Now that the country has voted resoundingly to keep MMP, it is invited to suggest ways to improve the system. The Electoral Commission has begun the discussion with a paper that raises a few familiar questions for public comment but the review need not be confined to them. The commission says it is keen to hear any ideas. It should hear plenty.
After 15 years and six elections, just about everyone has something they do not like about the system. For many it is the idea of list MPs, who are chosen entirely by party officials and never need subject themselves to a popular vote. Others see that as a strength of the system. It allows parties to bring into Parliament people who represent minorities, or people with expertise who are not willing to undergo a personal electoral ordeal.

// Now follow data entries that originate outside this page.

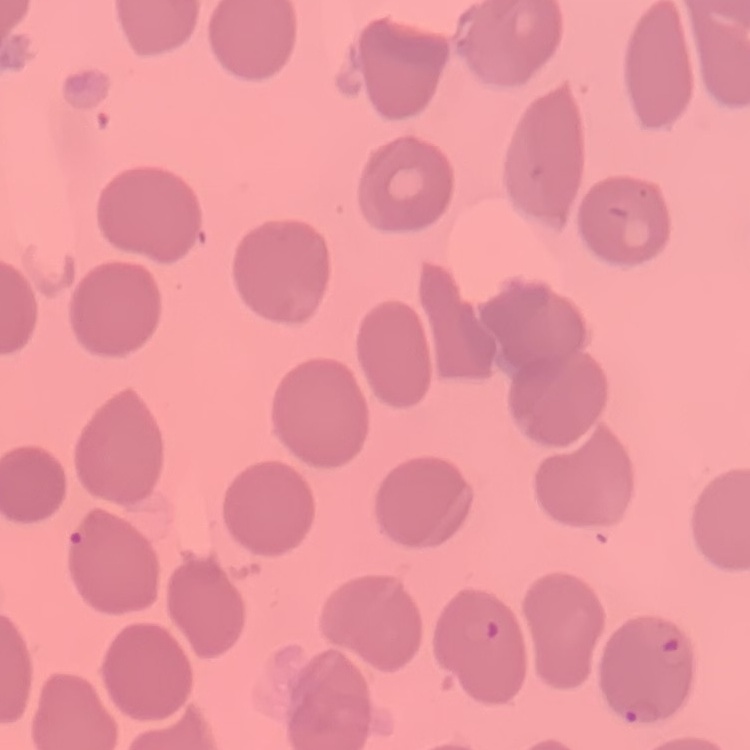
Summary:
  - Red blood cell morphology: no rouleaux formation
  - Preparation: thin peripheral smear
  - Image type: one tile cut from a larger photomicrograph
  - Stain: Field's or GiemsaGive the position of every Plasmodium parasite visible.
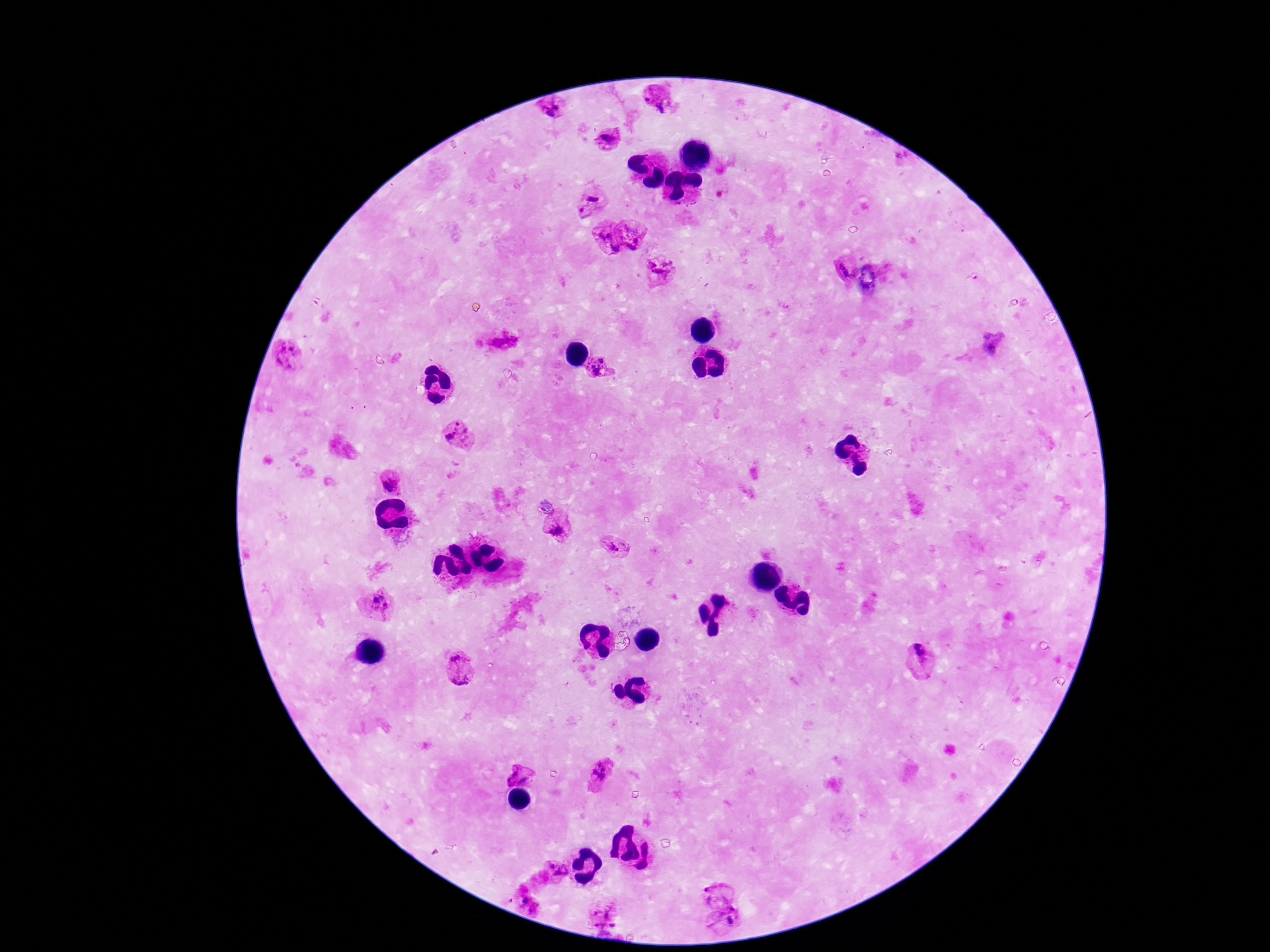
Approximate centers as (x, y) in pixels.
Plasmodium parasites: (659, 101), (552, 108), (607, 137), (594, 196), (581, 210), (604, 232), (635, 235), (616, 248), (660, 268), (845, 271), (974, 278), (992, 346), (289, 355), (601, 368), (459, 435), (389, 483), (559, 532), (615, 547), (380, 603), (456, 656), (919, 657), (463, 682), (520, 774), (603, 774), (555, 870), (717, 892), (604, 915), (729, 921).

stain = Giemsa
patient malaria status = infected
capture = smartphone camera through the microscope eyepiece
preparation = thick peripheral-blood smear
magnification = 100x
field of view = one from this slide
image size = 1270×952 pixels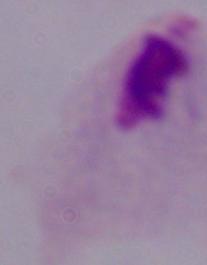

The list system undoubtedly has improved the representation of immigrant minorities and gays and produced ministers of the calibre of Steven Joyce in the present Cabinet and Margaret Wilson in the last. But it has also put into Parliament people who seemed ill-suited to politics, made no impression while there and were sometimes replaced by another nonentity. Whereas electorate vacancies must be filled from a byelection, the occupants of list seats can come and go largely unnoticed.
Whatever the calibre of party appointees to Parliament, it seems wrong that they are not subjected to some sort of electoral test. Perhaps list seats should have to be filled by the party's highest polling losers in electorates - or perhaps an American system of party primary elections could compile the lists.
Some American primaries are open to all voters in the state, others are restricted to voters who have registered with one of the parties. The restricted system could work for party lists under MMP. Candidates for the list could campaign for the support of voters registered with the party for a primary in each region before the election. They would be ranked for list seats in order of their total vote at the end of the primaries.